→ **SHORT EXERCISE**: Every line from the one with "Is airplane fuselage, bbox=235" through the end of the records below should be restated word for word, and nothing outside that span.

→ **TASK INPUT**:
------------------------

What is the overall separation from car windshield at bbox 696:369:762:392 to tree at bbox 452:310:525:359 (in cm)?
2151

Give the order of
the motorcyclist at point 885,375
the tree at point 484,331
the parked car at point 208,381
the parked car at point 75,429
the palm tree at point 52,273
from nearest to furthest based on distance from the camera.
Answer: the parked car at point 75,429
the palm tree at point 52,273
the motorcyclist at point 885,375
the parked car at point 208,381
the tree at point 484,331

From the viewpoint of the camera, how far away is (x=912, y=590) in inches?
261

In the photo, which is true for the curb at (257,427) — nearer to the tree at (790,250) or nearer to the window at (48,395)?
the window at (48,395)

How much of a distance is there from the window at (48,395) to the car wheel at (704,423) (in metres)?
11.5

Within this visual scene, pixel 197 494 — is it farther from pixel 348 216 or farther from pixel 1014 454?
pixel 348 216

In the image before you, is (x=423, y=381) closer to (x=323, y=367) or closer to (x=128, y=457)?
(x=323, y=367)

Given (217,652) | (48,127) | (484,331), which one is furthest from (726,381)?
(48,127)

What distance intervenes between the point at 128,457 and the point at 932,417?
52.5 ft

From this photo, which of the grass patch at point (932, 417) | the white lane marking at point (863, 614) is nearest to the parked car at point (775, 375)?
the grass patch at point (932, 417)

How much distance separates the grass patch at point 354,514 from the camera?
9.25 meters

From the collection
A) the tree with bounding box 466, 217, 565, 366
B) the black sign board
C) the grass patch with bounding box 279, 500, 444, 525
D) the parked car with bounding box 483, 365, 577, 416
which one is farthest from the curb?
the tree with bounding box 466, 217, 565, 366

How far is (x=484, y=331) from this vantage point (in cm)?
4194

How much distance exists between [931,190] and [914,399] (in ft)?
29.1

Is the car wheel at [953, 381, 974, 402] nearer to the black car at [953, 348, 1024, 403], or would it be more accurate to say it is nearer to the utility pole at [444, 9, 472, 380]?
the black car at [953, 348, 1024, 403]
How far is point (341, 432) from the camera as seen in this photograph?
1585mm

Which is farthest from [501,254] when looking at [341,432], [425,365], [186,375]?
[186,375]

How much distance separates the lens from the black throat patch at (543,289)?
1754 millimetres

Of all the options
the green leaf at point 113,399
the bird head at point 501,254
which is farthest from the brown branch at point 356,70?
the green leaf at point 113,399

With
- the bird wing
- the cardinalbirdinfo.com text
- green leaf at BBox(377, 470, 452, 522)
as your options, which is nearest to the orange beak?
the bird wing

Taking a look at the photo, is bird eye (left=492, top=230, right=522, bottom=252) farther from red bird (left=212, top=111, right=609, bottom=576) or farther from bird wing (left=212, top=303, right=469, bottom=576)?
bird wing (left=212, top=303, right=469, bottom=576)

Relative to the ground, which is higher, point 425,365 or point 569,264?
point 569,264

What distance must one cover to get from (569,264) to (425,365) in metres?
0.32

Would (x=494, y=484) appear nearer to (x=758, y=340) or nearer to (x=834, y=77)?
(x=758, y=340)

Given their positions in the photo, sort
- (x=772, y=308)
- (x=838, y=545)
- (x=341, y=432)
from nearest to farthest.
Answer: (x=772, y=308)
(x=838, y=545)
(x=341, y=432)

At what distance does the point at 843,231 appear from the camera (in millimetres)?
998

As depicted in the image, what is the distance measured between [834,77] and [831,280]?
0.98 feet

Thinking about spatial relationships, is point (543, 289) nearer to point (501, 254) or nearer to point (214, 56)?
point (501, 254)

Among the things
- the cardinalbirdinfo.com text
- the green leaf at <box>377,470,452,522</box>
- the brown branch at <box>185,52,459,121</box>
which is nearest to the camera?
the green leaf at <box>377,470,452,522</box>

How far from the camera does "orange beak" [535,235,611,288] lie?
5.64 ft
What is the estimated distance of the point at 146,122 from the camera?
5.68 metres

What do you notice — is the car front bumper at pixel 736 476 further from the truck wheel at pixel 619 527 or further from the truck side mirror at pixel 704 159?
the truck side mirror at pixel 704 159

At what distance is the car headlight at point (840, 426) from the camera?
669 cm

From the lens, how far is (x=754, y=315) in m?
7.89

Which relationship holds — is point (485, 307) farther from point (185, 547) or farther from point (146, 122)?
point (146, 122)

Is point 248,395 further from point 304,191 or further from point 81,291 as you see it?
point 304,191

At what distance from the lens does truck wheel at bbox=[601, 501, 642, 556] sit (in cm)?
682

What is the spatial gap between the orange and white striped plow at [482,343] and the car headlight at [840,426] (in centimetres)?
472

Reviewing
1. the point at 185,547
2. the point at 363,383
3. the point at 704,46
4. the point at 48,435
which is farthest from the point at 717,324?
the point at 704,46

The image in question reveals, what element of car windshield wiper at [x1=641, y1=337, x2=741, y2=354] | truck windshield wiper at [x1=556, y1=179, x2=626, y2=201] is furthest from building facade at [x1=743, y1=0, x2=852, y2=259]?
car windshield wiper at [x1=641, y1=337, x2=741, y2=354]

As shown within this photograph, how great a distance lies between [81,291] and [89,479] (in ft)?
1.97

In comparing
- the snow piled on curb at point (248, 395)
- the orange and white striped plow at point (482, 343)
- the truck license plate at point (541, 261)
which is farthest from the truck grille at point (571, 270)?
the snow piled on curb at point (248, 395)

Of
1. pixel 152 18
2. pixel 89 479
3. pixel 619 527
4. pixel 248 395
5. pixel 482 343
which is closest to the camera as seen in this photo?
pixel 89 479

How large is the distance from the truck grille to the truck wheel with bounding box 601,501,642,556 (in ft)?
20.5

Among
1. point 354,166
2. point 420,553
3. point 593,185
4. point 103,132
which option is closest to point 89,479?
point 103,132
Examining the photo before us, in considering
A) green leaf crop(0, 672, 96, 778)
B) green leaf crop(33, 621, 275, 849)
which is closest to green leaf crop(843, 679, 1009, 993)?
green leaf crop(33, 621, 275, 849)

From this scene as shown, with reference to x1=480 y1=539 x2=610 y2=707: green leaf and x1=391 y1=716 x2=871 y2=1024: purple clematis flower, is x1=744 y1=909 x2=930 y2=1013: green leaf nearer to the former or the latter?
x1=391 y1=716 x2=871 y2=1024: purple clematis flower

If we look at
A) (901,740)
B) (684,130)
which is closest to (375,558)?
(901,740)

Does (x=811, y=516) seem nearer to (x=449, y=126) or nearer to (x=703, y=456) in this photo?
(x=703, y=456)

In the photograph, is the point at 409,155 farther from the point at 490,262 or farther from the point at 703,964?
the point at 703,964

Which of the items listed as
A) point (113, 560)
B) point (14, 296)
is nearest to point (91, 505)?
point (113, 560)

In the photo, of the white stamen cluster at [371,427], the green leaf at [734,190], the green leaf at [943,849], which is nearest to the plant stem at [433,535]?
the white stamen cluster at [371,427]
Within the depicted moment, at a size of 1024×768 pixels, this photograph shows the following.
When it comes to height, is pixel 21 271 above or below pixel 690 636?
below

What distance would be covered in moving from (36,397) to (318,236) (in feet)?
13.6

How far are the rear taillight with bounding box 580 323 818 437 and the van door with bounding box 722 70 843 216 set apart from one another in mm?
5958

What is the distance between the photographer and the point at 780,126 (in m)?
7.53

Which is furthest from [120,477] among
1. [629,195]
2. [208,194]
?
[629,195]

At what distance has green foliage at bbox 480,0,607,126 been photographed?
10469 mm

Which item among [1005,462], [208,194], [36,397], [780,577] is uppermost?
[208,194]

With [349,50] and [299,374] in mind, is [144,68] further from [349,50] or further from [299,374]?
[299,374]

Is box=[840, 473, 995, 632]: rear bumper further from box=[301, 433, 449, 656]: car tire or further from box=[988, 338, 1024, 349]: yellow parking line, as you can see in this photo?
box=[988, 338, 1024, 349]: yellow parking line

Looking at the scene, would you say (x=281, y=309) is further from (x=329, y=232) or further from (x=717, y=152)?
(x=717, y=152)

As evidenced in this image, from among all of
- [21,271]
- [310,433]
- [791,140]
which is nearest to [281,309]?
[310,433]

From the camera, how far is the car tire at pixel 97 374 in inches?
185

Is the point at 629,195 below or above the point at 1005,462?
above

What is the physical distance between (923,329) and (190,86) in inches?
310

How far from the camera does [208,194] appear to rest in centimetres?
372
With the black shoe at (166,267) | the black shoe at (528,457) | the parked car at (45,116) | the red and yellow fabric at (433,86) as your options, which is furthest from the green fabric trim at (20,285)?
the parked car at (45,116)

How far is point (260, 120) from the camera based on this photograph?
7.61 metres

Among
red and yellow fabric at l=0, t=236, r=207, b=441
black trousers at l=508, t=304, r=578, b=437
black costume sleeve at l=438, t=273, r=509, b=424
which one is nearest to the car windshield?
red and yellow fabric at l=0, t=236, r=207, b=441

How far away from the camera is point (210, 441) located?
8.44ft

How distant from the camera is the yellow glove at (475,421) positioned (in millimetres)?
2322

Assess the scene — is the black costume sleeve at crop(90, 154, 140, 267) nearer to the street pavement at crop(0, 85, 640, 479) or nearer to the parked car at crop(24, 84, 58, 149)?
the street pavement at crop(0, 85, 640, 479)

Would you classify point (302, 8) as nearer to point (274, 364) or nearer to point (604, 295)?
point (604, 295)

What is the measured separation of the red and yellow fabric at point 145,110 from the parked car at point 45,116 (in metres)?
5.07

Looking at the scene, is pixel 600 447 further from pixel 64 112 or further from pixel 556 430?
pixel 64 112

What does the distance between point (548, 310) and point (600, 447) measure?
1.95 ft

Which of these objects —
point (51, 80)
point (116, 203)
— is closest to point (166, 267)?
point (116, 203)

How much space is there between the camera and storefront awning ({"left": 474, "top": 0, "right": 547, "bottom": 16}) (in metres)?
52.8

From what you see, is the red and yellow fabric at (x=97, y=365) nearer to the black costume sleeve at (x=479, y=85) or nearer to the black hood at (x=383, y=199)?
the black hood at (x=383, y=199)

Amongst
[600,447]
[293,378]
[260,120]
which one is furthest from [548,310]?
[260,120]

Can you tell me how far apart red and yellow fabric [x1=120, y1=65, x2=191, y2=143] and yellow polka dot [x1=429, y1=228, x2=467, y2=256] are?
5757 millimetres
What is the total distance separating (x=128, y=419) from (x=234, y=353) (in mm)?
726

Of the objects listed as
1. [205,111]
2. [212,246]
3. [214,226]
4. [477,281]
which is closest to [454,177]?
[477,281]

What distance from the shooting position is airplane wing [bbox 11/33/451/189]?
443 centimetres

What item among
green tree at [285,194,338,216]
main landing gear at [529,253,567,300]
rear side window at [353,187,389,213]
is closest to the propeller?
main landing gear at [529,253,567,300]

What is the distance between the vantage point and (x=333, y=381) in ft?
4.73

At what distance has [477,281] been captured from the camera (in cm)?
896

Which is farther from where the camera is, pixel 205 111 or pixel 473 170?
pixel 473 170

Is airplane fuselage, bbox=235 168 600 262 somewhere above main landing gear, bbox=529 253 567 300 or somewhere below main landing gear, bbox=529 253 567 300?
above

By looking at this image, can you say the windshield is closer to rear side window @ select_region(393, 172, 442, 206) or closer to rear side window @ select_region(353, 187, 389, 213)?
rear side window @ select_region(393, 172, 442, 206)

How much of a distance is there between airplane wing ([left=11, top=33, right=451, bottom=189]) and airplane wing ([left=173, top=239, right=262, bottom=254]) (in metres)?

------------------------

→ **COMPLETE ANSWER**:
Is airplane fuselage, bbox=235 168 600 262 somewhere above main landing gear, bbox=529 253 567 300 or somewhere below main landing gear, bbox=529 253 567 300?
above

By looking at this image, can you say the windshield is closer to rear side window @ select_region(393, 172, 442, 206) or closer to rear side window @ select_region(353, 187, 389, 213)?
rear side window @ select_region(393, 172, 442, 206)

How much of a distance is there between airplane wing ([left=11, top=33, right=451, bottom=189]) and airplane wing ([left=173, top=239, right=262, bottom=254]) (in metres)?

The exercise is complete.